» **Texto de estudio**:
___

Tras cinco días de trabajo, la diversión.
 Para empezar los tacos en Plan de Ayala, variopinto el hormiguero de personas que caminan sobre las banquetas y desaparecen en los umbrales de las puertas abiertas de par en par, estruendoso el ruido del tráfico vehicular que rueda sin prisas de poniente a oriente y viceversa.
 Son las diez y el local ya está repleto de familias cenando, de novios acaramelados, de grupos de muchachos ruidosos y uno que otro niño bostezando.
 Apenas se sienta, Óscar ordena tres de chuleta mientras José, que opta por los de al pastor, urge al mesero: “Quince, por favor, con piñita, unos frijoles charros y una cheve bien fría”.
 Pretexta: “Están bien chiquitos, la otra vez me comí veinte y con trabajos me llené”.

___

» **Datos proporcionados**:

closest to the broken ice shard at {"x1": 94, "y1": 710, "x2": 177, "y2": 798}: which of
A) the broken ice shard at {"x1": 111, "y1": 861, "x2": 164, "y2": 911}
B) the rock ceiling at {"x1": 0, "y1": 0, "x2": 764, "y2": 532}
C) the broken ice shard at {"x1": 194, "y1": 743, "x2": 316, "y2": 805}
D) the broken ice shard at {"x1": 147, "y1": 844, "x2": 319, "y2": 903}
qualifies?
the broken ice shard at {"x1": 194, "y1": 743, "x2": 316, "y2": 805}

___

» **Tu tarea**:
Reproduce íntegro el texto de estudio sobre la cena de tacos, sin alterar una sola palabra ni signo.

» **Tu respuesta**:
Tras cinco días de trabajo, la diversión.
 Para empezar los tacos en Plan de Ayala, variopinto el hormiguero de personas que caminan sobre las banquetas y desaparecen en los umbrales de las puertas abiertas de par en par, estruendoso el ruido del tráfico vehicular que rueda sin prisas de poniente a oriente y viceversa.
 Son las diez y el local ya está repleto de familias cenando, de novios acaramelados, de grupos de muchachos ruidosos y uno que otro niño bostezando.
 Apenas se sienta, Óscar ordena tres de chuleta mientras José, que opta por los de al pastor, urge al mesero: “Quince, por favor, con piñita, unos frijoles charros y una cheve bien fría”.
 Pretexta: “Están bien chiquitos, la otra vez me comí veinte y con trabajos me llené”.